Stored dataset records
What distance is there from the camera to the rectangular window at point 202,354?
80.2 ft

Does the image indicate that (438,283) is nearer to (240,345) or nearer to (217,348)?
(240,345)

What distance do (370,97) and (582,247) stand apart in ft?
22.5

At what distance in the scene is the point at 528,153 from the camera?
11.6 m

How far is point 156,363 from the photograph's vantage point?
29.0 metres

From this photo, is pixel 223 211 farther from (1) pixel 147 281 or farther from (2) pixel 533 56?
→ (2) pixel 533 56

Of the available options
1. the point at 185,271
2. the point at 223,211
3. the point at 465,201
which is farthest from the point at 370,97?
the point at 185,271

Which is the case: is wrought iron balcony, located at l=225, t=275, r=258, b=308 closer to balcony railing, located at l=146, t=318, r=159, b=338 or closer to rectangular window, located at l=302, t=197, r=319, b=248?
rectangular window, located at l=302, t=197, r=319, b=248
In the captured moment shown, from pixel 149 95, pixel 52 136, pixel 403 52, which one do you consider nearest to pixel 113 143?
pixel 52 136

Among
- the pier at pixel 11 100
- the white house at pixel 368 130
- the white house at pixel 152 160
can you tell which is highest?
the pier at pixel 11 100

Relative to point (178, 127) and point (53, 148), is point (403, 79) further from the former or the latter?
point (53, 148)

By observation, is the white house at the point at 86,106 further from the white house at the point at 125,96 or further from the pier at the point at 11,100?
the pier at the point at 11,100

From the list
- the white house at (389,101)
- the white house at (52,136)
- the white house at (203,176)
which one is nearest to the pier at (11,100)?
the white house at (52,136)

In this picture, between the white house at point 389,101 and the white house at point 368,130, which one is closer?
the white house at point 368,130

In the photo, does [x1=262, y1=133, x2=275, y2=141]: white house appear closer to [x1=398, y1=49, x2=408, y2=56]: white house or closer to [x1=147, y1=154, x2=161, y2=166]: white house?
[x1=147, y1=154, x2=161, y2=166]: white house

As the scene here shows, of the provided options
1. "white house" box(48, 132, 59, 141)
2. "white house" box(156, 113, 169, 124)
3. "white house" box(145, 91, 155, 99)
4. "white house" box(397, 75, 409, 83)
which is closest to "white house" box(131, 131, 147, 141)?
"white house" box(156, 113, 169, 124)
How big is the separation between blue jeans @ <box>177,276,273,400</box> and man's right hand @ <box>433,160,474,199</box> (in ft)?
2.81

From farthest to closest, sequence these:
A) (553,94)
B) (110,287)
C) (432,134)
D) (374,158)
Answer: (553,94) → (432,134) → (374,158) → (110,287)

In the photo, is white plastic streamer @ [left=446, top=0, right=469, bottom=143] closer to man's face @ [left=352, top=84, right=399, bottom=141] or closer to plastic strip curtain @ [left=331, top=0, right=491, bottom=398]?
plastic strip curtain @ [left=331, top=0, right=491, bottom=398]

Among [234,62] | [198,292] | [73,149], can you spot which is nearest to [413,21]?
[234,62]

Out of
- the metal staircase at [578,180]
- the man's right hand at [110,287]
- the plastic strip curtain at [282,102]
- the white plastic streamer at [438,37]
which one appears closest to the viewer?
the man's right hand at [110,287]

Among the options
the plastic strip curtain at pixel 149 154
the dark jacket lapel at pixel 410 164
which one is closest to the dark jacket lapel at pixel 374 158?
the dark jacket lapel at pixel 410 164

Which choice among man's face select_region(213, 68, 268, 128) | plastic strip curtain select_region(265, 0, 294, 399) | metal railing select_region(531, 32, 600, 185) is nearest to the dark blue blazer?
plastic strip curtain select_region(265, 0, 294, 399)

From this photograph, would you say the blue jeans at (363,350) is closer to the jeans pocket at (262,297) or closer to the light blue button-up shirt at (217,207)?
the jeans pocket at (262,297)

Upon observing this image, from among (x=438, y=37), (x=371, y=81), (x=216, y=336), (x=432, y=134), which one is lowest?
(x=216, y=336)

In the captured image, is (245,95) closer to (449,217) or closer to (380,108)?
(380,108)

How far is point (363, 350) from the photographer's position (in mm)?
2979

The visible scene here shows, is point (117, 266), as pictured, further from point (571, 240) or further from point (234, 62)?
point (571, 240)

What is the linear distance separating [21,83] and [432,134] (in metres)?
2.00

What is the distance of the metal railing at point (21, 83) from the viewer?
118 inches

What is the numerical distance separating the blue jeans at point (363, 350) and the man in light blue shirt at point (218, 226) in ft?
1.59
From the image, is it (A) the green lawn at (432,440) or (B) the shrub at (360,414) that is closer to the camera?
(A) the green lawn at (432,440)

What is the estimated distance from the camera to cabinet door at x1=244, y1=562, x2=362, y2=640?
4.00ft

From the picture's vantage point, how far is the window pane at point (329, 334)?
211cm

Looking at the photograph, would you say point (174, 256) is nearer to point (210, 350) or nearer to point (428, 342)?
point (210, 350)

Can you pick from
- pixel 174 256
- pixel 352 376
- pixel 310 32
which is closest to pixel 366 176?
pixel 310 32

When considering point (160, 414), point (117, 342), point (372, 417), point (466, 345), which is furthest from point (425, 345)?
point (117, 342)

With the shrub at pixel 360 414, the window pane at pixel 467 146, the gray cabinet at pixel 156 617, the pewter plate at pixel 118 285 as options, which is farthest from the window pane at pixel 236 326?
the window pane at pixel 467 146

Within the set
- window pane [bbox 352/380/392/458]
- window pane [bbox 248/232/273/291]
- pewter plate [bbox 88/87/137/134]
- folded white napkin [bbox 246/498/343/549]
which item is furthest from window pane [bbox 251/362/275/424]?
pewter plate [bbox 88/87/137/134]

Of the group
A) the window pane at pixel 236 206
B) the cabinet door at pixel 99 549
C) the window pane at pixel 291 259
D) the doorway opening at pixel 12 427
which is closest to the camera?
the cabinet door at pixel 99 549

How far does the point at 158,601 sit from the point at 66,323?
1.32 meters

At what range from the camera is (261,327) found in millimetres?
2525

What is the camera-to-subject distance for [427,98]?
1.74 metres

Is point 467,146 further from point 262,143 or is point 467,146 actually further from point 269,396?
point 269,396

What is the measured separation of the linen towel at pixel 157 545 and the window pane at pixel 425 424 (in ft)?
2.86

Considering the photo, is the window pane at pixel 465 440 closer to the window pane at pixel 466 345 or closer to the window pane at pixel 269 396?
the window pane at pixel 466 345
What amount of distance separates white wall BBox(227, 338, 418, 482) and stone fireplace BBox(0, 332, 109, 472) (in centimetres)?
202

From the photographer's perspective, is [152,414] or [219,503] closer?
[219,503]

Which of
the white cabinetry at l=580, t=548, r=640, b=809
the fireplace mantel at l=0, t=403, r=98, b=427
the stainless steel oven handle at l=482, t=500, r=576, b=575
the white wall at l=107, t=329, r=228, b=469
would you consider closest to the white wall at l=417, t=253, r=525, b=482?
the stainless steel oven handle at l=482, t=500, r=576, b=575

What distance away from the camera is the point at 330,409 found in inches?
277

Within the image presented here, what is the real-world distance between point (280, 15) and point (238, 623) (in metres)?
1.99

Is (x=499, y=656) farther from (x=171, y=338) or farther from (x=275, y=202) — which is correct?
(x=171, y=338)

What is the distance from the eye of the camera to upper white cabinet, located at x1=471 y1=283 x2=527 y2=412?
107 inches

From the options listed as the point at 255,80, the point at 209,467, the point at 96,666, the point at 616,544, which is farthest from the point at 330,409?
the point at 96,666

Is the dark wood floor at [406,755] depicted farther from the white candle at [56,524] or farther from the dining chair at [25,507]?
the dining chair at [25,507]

Instructions to follow ▸ In the material above, switch "wrought iron balcony" to "metal balcony" and reproduce every line with nothing else altered.

Task output ▸
What distance is there from the camera to the rectangular window at point 202,354?
80.2 ft

Does the image indicate that (438,283) is nearer to (240,345) or nearer to (217,348)?
(240,345)

What distance do (370,97) and (582,247) stand apart in ft?
22.5

At what distance in the scene is the point at 528,153 from the camera?
11.6 m

How far is point 156,363 from the photograph's vantage point?
29.0 metres

From this photo, is pixel 223 211 farther from (1) pixel 147 281 or farther from (2) pixel 533 56?
→ (2) pixel 533 56

Of the available options
1. the point at 185,271
2. the point at 223,211
3. the point at 465,201
which is farthest from the point at 370,97?
the point at 185,271

Which is the case: is metal balcony, located at l=225, t=275, r=258, b=308 closer to balcony railing, located at l=146, t=318, r=159, b=338 or closer to rectangular window, located at l=302, t=197, r=319, b=248?
rectangular window, located at l=302, t=197, r=319, b=248
In the captured moment shown, from pixel 149 95, pixel 52 136, pixel 403 52, which one do you consider nearest to pixel 113 143?
pixel 52 136

Among
- the pier at pixel 11 100
- the white house at pixel 368 130
- the white house at pixel 152 160
can you tell which is highest?
the pier at pixel 11 100

Relative to point (178, 127) and point (53, 148), is point (403, 79) further from the former or the latter?
point (53, 148)

By observation, is the white house at the point at 86,106 further from the white house at the point at 125,96 or further from the pier at the point at 11,100?
the pier at the point at 11,100

From the list
- the white house at (389,101)
- the white house at (52,136)
- the white house at (203,176)
which one is nearest to the pier at (11,100)?
the white house at (52,136)

In this picture, between the white house at point 389,101 and the white house at point 368,130, which one is closer?
the white house at point 368,130

In the photo, does [x1=262, y1=133, x2=275, y2=141]: white house appear closer to [x1=398, y1=49, x2=408, y2=56]: white house or closer to [x1=147, y1=154, x2=161, y2=166]: white house?
[x1=147, y1=154, x2=161, y2=166]: white house

As the scene here shows, of the provided options
1. "white house" box(48, 132, 59, 141)
2. "white house" box(156, 113, 169, 124)
3. "white house" box(145, 91, 155, 99)
4. "white house" box(397, 75, 409, 83)
which is closest to "white house" box(131, 131, 147, 141)?
"white house" box(156, 113, 169, 124)
How big is the separation between blue jeans @ <box>177,276,273,400</box> and man's right hand @ <box>433,160,474,199</box> (in ft)?
2.81

From farthest to closest, sequence these:
A) (553,94)
B) (110,287)
C) (432,134)
D) (374,158)
Answer: (553,94) → (432,134) → (374,158) → (110,287)

In the photo, is white plastic streamer @ [left=446, top=0, right=469, bottom=143] closer to man's face @ [left=352, top=84, right=399, bottom=141] or closer to plastic strip curtain @ [left=331, top=0, right=491, bottom=398]?
plastic strip curtain @ [left=331, top=0, right=491, bottom=398]

Among [234,62] | [198,292] | [73,149], can you spot which is nearest to [413,21]?
[234,62]

Out of
- the metal staircase at [578,180]
- the man's right hand at [110,287]
- the plastic strip curtain at [282,102]
- the white plastic streamer at [438,37]
which one appears closest to the viewer?
the man's right hand at [110,287]

Among the options
the plastic strip curtain at pixel 149 154
the dark jacket lapel at pixel 410 164
which one is closest to the dark jacket lapel at pixel 374 158?
the dark jacket lapel at pixel 410 164

Which choice among man's face select_region(213, 68, 268, 128) | plastic strip curtain select_region(265, 0, 294, 399) | metal railing select_region(531, 32, 600, 185) is nearest to the dark blue blazer?
plastic strip curtain select_region(265, 0, 294, 399)

From this photograph, would you say the blue jeans at (363,350) is closer to the jeans pocket at (262,297) or closer to the light blue button-up shirt at (217,207)?
the jeans pocket at (262,297)

Upon observing this image, from among (x=438, y=37), (x=371, y=81), (x=216, y=336), (x=432, y=134), which one is lowest?
(x=216, y=336)

In the captured image, is (245,95) closer to (449,217) or closer to (380,108)?
(380,108)

How far is point (363, 350) from the photographer's position (in mm)?
2979

The visible scene here shows, is point (117, 266), as pictured, further from point (571, 240) or further from point (234, 62)?
point (571, 240)

What is the linear distance separating [21,83] and [432,134] (in metres)?
2.00

What is the distance of the metal railing at point (21, 83) from the viewer?
118 inches

What is the numerical distance separating the blue jeans at point (363, 350) and the man in light blue shirt at point (218, 226) in ft?
1.59
From the image, is it (A) the green lawn at (432,440) or (B) the shrub at (360,414) that is closer to the camera?
(A) the green lawn at (432,440)

What is the estimated distance from the camera to cabinet door at x1=244, y1=562, x2=362, y2=640?
4.00ft

From the picture's vantage point, how far is the window pane at point (329, 334)?
211cm

Looking at the photograph, would you say point (174, 256) is nearer to point (210, 350) or nearer to point (428, 342)?
point (210, 350)

Can you pick from
- pixel 174 256
- pixel 352 376
- pixel 310 32
which is closest to pixel 366 176?
pixel 310 32

When considering point (160, 414), point (117, 342), point (372, 417), point (466, 345), which is furthest from point (425, 345)?
point (117, 342)

With the shrub at pixel 360 414, the window pane at pixel 467 146, the gray cabinet at pixel 156 617, the pewter plate at pixel 118 285 as options, which is farthest from the window pane at pixel 236 326?
the window pane at pixel 467 146

Within the set
- window pane [bbox 352/380/392/458]
- window pane [bbox 248/232/273/291]
- pewter plate [bbox 88/87/137/134]
- folded white napkin [bbox 246/498/343/549]
which item is furthest from window pane [bbox 251/362/275/424]?
pewter plate [bbox 88/87/137/134]

Of the group
A) the window pane at pixel 236 206
B) the cabinet door at pixel 99 549
C) the window pane at pixel 291 259
D) the doorway opening at pixel 12 427
which is closest to the camera?
the cabinet door at pixel 99 549

How far does the point at 158,601 sit from the point at 66,323?
1.32 meters

At what range from the camera is (261,327) found in millimetres?
2525

What is the camera-to-subject distance for [427,98]?
1.74 metres

Is point 467,146 further from point 262,143 or is point 467,146 actually further from point 269,396?
point 269,396

What is the measured separation of the linen towel at pixel 157 545 and the window pane at pixel 425 424 (in ft)?
2.86

Considering the photo, is the window pane at pixel 465 440 closer to the window pane at pixel 466 345 or closer to the window pane at pixel 269 396?
the window pane at pixel 466 345
What amount of distance separates white wall BBox(227, 338, 418, 482) and stone fireplace BBox(0, 332, 109, 472) (in centimetres)?
202

From the photographer's perspective, is [152,414] or [219,503] closer?
[219,503]

Which of
the white cabinetry at l=580, t=548, r=640, b=809
the fireplace mantel at l=0, t=403, r=98, b=427
the stainless steel oven handle at l=482, t=500, r=576, b=575
the white wall at l=107, t=329, r=228, b=469
would you consider closest to the white wall at l=417, t=253, r=525, b=482?
the stainless steel oven handle at l=482, t=500, r=576, b=575

What distance away from the camera is the point at 330,409 found in inches?
277

Within the image presented here, what is the real-world distance between point (280, 15) and point (238, 623) (in metres)?
1.99

Is (x=499, y=656) farther from (x=171, y=338) or farther from (x=275, y=202) — which is correct?
(x=171, y=338)

What is the distance from the eye of the camera to upper white cabinet, located at x1=471 y1=283 x2=527 y2=412?
107 inches

From the options listed as the point at 255,80, the point at 209,467, the point at 96,666, the point at 616,544, which is farthest from the point at 330,409?
the point at 96,666

Is the dark wood floor at [406,755] depicted farther from the white candle at [56,524] or farther from the dining chair at [25,507]?
the dining chair at [25,507]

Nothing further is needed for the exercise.